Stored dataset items
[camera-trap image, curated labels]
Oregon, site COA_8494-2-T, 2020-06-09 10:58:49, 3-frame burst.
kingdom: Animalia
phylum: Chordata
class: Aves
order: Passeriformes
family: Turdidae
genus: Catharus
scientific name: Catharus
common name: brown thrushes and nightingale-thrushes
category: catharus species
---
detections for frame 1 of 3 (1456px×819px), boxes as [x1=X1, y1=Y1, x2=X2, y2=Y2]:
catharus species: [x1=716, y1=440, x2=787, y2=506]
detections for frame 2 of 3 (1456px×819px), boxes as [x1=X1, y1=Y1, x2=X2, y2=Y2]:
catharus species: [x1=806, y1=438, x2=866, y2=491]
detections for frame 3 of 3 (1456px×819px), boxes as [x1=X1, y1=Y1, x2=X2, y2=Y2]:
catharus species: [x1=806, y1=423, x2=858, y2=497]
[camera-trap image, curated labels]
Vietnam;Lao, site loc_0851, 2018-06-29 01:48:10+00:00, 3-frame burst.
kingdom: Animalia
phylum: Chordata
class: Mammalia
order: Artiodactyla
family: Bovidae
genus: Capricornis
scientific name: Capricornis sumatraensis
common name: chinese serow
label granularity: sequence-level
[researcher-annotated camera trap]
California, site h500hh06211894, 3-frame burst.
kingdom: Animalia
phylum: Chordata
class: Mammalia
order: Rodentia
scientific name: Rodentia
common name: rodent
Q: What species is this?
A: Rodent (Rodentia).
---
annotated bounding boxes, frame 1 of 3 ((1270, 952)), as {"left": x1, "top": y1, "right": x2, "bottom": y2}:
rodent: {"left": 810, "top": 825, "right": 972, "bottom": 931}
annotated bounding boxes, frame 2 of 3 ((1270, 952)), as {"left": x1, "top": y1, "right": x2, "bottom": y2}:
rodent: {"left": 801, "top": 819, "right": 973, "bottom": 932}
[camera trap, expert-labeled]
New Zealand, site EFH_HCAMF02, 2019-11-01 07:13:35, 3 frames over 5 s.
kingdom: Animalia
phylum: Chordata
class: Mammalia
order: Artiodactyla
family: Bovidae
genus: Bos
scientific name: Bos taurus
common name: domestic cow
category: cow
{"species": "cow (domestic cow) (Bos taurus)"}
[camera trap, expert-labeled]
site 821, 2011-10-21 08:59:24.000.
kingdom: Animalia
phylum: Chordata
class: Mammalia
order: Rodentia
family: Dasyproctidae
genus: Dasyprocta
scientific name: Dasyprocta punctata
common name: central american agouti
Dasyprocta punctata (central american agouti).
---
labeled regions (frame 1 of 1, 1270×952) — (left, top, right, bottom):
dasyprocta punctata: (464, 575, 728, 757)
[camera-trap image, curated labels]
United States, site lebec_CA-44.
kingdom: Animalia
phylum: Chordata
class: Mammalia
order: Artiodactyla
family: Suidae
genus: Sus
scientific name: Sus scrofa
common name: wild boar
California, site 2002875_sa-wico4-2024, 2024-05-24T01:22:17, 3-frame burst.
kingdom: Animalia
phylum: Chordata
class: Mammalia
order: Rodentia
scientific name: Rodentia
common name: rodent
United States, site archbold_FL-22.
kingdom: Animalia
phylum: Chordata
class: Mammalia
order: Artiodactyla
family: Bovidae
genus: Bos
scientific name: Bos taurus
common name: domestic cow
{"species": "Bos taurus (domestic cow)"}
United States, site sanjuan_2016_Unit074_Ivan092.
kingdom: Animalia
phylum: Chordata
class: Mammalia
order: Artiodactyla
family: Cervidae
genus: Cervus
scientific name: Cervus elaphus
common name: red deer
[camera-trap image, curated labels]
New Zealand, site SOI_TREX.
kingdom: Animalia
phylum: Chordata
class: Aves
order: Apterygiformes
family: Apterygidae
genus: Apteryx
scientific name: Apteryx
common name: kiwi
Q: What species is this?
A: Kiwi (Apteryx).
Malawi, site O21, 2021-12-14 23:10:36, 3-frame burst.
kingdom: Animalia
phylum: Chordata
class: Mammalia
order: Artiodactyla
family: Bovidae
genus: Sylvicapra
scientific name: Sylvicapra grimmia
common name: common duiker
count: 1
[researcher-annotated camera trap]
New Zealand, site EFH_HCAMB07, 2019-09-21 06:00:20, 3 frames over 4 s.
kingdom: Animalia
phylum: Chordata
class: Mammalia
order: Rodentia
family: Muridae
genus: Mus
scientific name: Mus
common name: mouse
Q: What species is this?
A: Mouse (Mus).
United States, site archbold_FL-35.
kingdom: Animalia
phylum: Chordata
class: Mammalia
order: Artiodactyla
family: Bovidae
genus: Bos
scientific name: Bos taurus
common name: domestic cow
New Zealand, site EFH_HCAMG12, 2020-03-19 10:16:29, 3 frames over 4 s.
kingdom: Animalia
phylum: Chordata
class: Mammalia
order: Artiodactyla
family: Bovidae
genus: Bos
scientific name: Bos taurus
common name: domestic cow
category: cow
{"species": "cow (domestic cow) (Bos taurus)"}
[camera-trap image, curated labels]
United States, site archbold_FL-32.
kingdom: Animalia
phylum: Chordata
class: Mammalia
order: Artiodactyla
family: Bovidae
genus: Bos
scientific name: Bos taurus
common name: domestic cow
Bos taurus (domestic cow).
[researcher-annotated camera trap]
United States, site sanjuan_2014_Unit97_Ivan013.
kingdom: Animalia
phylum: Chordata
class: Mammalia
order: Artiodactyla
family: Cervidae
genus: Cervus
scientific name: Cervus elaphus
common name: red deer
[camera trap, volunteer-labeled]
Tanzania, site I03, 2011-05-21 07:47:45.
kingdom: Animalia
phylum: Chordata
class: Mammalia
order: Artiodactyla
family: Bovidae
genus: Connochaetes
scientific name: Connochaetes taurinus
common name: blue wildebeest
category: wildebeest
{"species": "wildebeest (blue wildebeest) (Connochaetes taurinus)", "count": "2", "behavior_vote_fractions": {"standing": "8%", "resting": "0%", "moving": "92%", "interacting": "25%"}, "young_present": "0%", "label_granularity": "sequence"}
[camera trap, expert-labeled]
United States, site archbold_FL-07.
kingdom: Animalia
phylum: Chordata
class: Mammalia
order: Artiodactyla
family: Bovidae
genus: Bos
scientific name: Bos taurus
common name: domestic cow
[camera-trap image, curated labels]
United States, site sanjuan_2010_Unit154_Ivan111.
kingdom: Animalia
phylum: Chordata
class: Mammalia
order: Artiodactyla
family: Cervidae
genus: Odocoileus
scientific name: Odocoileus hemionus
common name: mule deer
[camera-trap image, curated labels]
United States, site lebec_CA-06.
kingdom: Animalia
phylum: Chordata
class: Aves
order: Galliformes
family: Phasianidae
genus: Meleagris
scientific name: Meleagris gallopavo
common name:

Your task ▸
Return all data verbatim.

Result for this task ▸
[camera-trap image, curated labels]
Oregon, site COA_8494-2-T, 2020-06-09 10:58:49, 3-frame burst.
kingdom: Animalia
phylum: Chordata
class: Aves
order: Passeriformes
family: Turdidae
genus: Catharus
scientific name: Catharus
common name: brown thrushes and nightingale-thrushes
category: catharus species
---
detections for frame 1 of 3 (1456px×819px), boxes as [x1=X1, y1=Y1, x2=X2, y2=Y2]:
catharus species: [x1=716, y1=440, x2=787, y2=506]
detections for frame 2 of 3 (1456px×819px), boxes as [x1=X1, y1=Y1, x2=X2, y2=Y2]:
catharus species: [x1=806, y1=438, x2=866, y2=491]
detections for frame 3 of 3 (1456px×819px), boxes as [x1=X1, y1=Y1, x2=X2, y2=Y2]:
catharus species: [x1=806, y1=423, x2=858, y2=497]
[camera-trap image, curated labels]
Vietnam;Lao, site loc_0851, 2018-06-29 01:48:10+00:00, 3-frame burst.
kingdom: Animalia
phylum: Chordata
class: Mammalia
order: Artiodactyla
family: Bovidae
genus: Capricornis
scientific name: Capricornis sumatraensis
common name: chinese serow
label granularity: sequence-level
[researcher-annotated camera trap]
California, site h500hh06211894, 3-frame burst.
kingdom: Animalia
phylum: Chordata
class: Mammalia
order: Rodentia
scientific name: Rodentia
common name: rodent
Q: What species is this?
A: Rodent (Rodentia).
---
annotated bounding boxes, frame 1 of 3 ((1270, 952)), as {"left": x1, "top": y1, "right": x2, "bottom": y2}:
rodent: {"left": 810, "top": 825, "right": 972, "bottom": 931}
annotated bounding boxes, frame 2 of 3 ((1270, 952)), as {"left": x1, "top": y1, "right": x2, "bottom": y2}:
rodent: {"left": 801, "top": 819, "right": 973, "bottom": 932}
[camera trap, expert-labeled]
New Zealand, site EFH_HCAMF02, 2019-11-01 07:13:35, 3 frames over 5 s.
kingdom: Animalia
phylum: Chordata
class: Mammalia
order: Artiodactyla
family: Bovidae
genus: Bos
scientific name: Bos taurus
common name: domestic cow
category: cow
{"species": "cow (domestic cow) (Bos taurus)"}
[camera trap, expert-labeled]
site 821, 2011-10-21 08:59:24.000.
kingdom: Animalia
phylum: Chordata
class: Mammalia
order: Rodentia
family: Dasyproctidae
genus: Dasyprocta
scientific name: Dasyprocta punctata
common name: central american agouti
Dasyprocta punctata (central american agouti).
---
labeled regions (frame 1 of 1, 1270×952) — (left, top, right, bottom):
dasyprocta punctata: (464, 575, 728, 757)
[camera-trap image, curated labels]
United States, site lebec_CA-44.
kingdom: Animalia
phylum: Chordata
class: Mammalia
order: Artiodactyla
family: Suidae
genus: Sus
scientific name: Sus scrofa
common name: wild boar
California, site 2002875_sa-wico4-2024, 2024-05-24T01:22:17, 3-frame burst.
kingdom: Animalia
phylum: Chordata
class: Mammalia
order: Rodentia
scientific name: Rodentia
common name: rodent
United States, site archbold_FL-22.
kingdom: Animalia
phylum: Chordata
class: Mammalia
order: Artiodactyla
family: Bovidae
genus: Bos
scientific name: Bos taurus
common name: domestic cow
{"species": "Bos taurus (domestic cow)"}
United States, site sanjuan_2016_Unit074_Ivan092.
kingdom: Animalia
phylum: Chordata
class: Mammalia
order: Artiodactyla
family: Cervidae
genus: Cervus
scientific name: Cervus elaphus
common name: red deer
[camera-trap image, curated labels]
New Zealand, site SOI_TREX.
kingdom: Animalia
phylum: Chordata
class: Aves
order: Apterygiformes
family: Apterygidae
genus: Apteryx
scientific name: Apteryx
common name: kiwi
Q: What species is this?
A: Kiwi (Apteryx).
Malawi, site O21, 2021-12-14 23:10:36, 3-frame burst.
kingdom: Animalia
phylum: Chordata
class: Mammalia
order: Artiodactyla
family: Bovidae
genus: Sylvicapra
scientific name: Sylvicapra grimmia
common name: common duiker
count: 1
[researcher-annotated camera trap]
New Zealand, site EFH_HCAMB07, 2019-09-21 06:00:20, 3 frames over 4 s.
kingdom: Animalia
phylum: Chordata
class: Mammalia
order: Rodentia
family: Muridae
genus: Mus
scientific name: Mus
common name: mouse
Q: What species is this?
A: Mouse (Mus).
United States, site archbold_FL-35.
kingdom: Animalia
phylum: Chordata
class: Mammalia
order: Artiodactyla
family: Bovidae
genus: Bos
scientific name: Bos taurus
common name: domestic cow
New Zealand, site EFH_HCAMG12, 2020-03-19 10:16:29, 3 frames over 4 s.
kingdom: Animalia
phylum: Chordata
class: Mammalia
order: Artiodactyla
family: Bovidae
genus: Bos
scientific name: Bos taurus
common name: domestic cow
category: cow
{"species": "cow (domestic cow) (Bos taurus)"}
[camera-trap image, curated labels]
United States, site archbold_FL-32.
kingdom: Animalia
phylum: Chordata
class: Mammalia
order: Artiodactyla
family: Bovidae
genus: Bos
scientific name: Bos taurus
common name: domestic cow
Bos taurus (domestic cow).
[researcher-annotated camera trap]
United States, site sanjuan_2014_Unit97_Ivan013.
kingdom: Animalia
phylum: Chordata
class: Mammalia
order: Artiodactyla
family: Cervidae
genus: Cervus
scientific name: Cervus elaphus
common name: red deer
[camera trap, volunteer-labeled]
Tanzania, site I03, 2011-05-21 07:47:45.
kingdom: Animalia
phylum: Chordata
class: Mammalia
order: Artiodactyla
family: Bovidae
genus: Connochaetes
scientific name: Connochaetes taurinus
common name: blue wildebeest
category: wildebeest
{"species": "wildebeest (blue wildebeest) (Connochaetes taurinus)", "count": "2", "behavior_vote_fractions": {"standing": "8%", "resting": "0%", "moving": "92%", "interacting": "25%"}, "young_present": "0%", "label_granularity": "sequence"}
[camera trap, expert-labeled]
United States, site archbold_FL-07.
kingdom: Animalia
phylum: Chordata
class: Mammalia
order: Artiodactyla
family: Bovidae
genus: Bos
scientific name: Bos taurus
common name: domestic cow
[camera-trap image, curated labels]
United States, site sanjuan_2010_Unit154_Ivan111.
kingdom: Animalia
phylum: Chordata
class: Mammalia
order: Artiodactyla
family: Cervidae
genus: Odocoileus
scientific name: Odocoileus hemionus
common name: mule deer
[camera-trap image, curated labels]
United States, site lebec_CA-06.
kingdom: Animalia
phylum: Chordata
class: Aves
order: Galliformes
family: Phasianidae
genus: Meleagris
scientific name: Meleagris gallopavo
common name:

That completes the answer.